Годослав раздумывал минуту. Потом кивнул.
– Согласен. Это не вариант. Вернее, не совсем полный вариант, хотя рассматривать его тоже можно. Но есть и вариант второй. Я назначаю тебя своим соправителем и наследником! Сам же остаюсь главным правителем. Но наследник – ты! Тогда у данов не будет уже смысла в моей смерти. Они не смогут оставить Рогнельду регентшей.
– Это мысль хорошая, – тихо сказал Дражко. – Но она возмущает мою скромность. Впрочем, во благо княжества, скромность можно и отбросить.
– Отбрось ее, брат и друг. – Годослав положил руку на плечо Дражко. – Отбрось! Я даже не буду настаивать на том, чтобы ты дал слово в случае моей смерти позаботиться о моих действительных наследниках. Я тебе верю безоговорочно.
– Ты хорошо знаешь, что можешь на меня положиться… А как Рогнельда отнесется к тому, что ее будущего сына лишают наследства?
Это был важный момент, потому что Дражко ни при каких условиях не желал ущемлять права княгини. Может быть, даже при условии спасения княжества, не говоря уже о спасении собственной жизни, которую он дорого не ценил и не мог поставить даже рядом со спокойствием жены своего брата.
– Именно она дала мне такой совет, – ответил Годослав.
У Дражко от удивления взлетели к бровям усы.
– Она достойная жена своего мужа! – Единственное, что он смог в восхищении сказать.
– Итак, решено! Сегодня мы с самого утра собираем бояр и объявляем мою волю.

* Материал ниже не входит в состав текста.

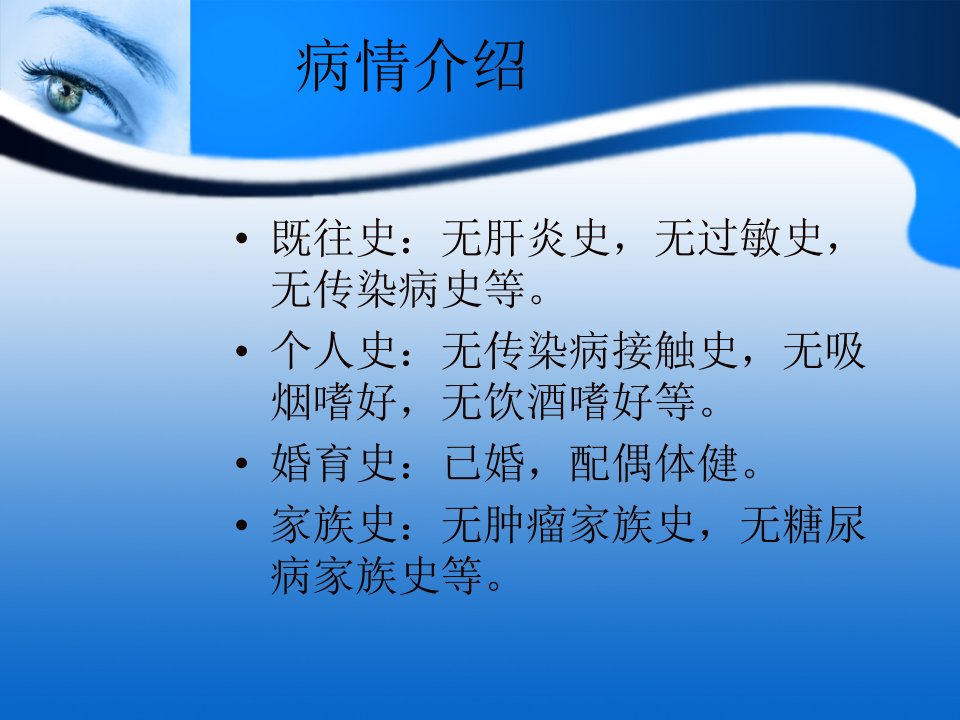 病情介绍

• 既往史：无肝炎史，无过敏史，无传染病史等。
• 个人史：无传染病接触史，无吸烟嗜好，无饮酒嗜好等。
• 婚育史：已婚，配偶体健。
• 家族史：无肿瘤家族史，无糖尿病家族史等。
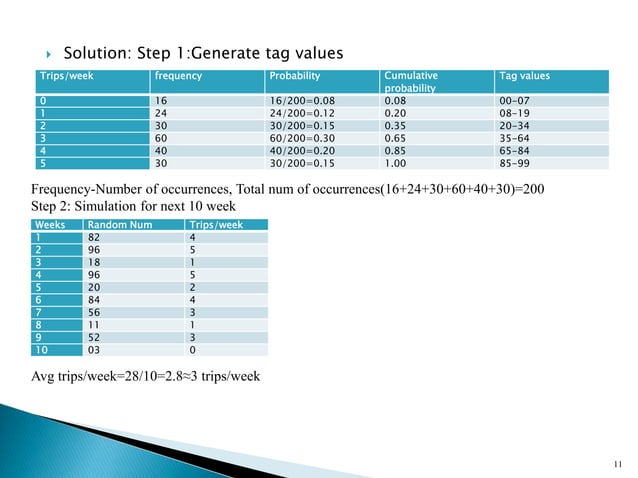 Solution: Step 1:Generate tag values

| Trips/week | frequency | Probability | Cumulative probability | Tag values |
|---|---|---|---|---|
| 0 | 16 | 16/200=0.08 | 0.08 | 00-07 |
| 1 | 24 | 24/200=0.12 | 0.20 | 08-19 |
| 2 | 30 | 30/200=0.15 | 0.35 | 20-34 |
| 3 | 60 | 60/200=0.30 | 0.65 | 35-64 |
| 4 | 40 | 40/200=0.20 | 0.85 | 65-84 |
| 5 | 30 | 30/200=0.15 | 1.00 | 85-99 |

Frequency-Number of occurrences, Total num of occurrences(16+24+30+60+40+30)=200
Step 2: Simulation for next 10 week

| Weeks | Random Num | Trips/week |
|---|---|---|
| 1 | 82 | 4 |
| 2 | 96 | 5 |
| 3 | 18 | 1 |
| 4 | 96 | 5 |
| 5 | 20 | 2 |
| 6 | 84 | 4 |
| 7 | 56 | 3 |
| 8 | 11 | 1 |
| 9 | 52 | 3 |
| 10 | 03 | 0 |

Avg trips/week=28/10=2.8≈3 trips/week

11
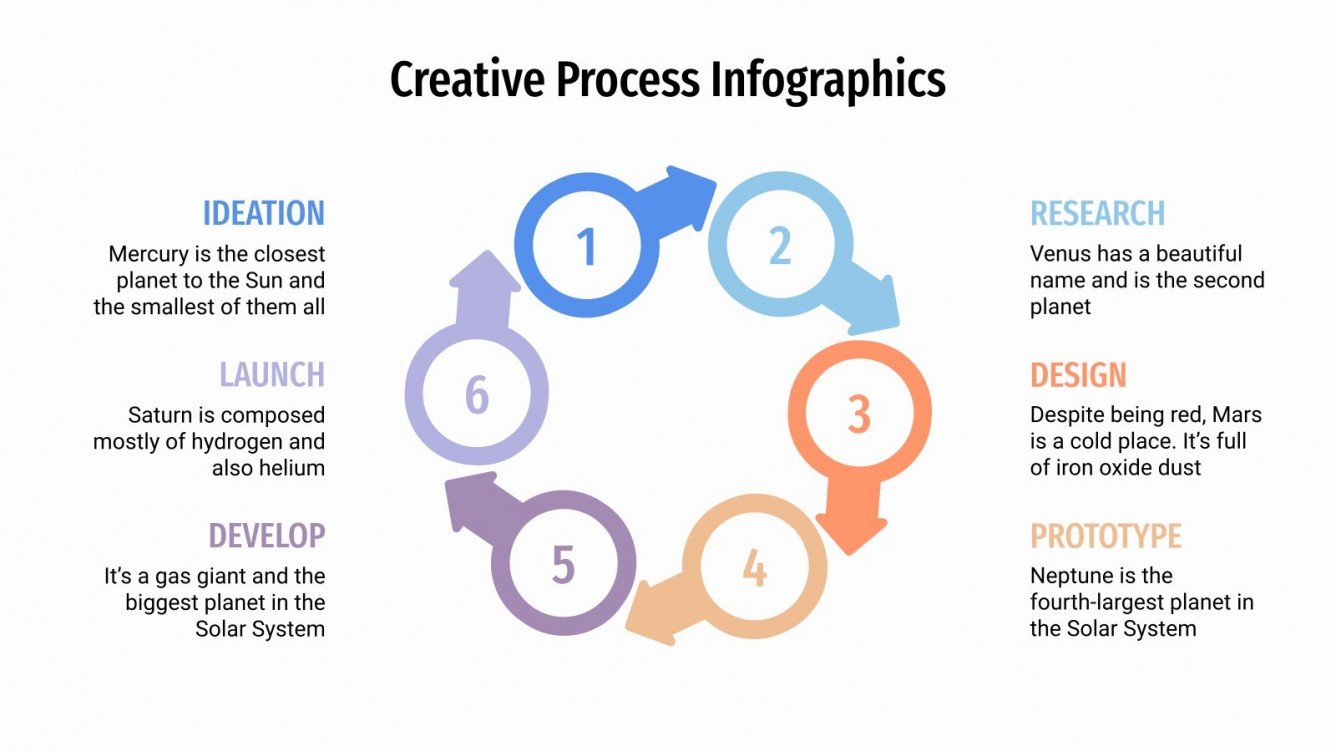 Creative Process Infographics

IDEATION
Mercury is the closest planet to the Sun and the smallest of them all

LAUNCH
Saturn is composed mostly of hydrogen and also helium

DEVELOP
It's a gas giant and the biggest planet in the Solar System

1
2
3
4
5
6

RESEARCH
Venus has a beautiful name and is the second planet

DESIGN
Despite being red, Mars is a cold place. It's full of iron oxide dust

PROTOTYPE
Neptune is the fourth-largest planet in the Solar System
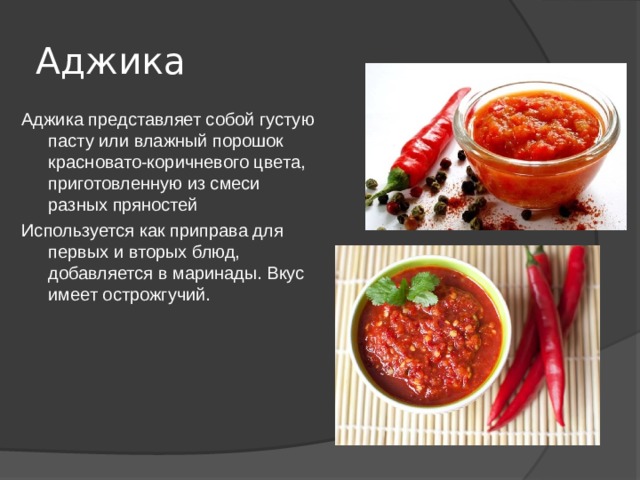 Аджика

Аджика представляет собой густую пасту или влажный порошок красновато-коричневого цвета, приготовленную из смеси разных пряностей

Используется как приправа для первых и вторых блюд, добавляется в маринады. Вкус имеет острожгучий.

– А прием посольства данов?
– Я скажусь больным, а сам… Прием послов проведешь ты. Это будет даже не пощечина, а приятная оплеуха гордому и заносчивому Готфриду.
– Но ты не договорил, – насторожился Дражко. – Я не люблю, когда за словами «а сам…» ничего не следует.
– А сам я… во избежание неприятностей, инкогнито, до определенного момента, поеду к Карлу. Христианином я стану или нет, не в этом суть. Главное, что душа моя будет принадлежать вере предков даже тогда, когда будет придавлена сверху этим, как ты говоришь, пауком. Но тогда мы сможем избежать сразу двух войн – и с полуночи, и с заката. И спасем княжество от обязательного разорения, а народ от тяжкой неволи.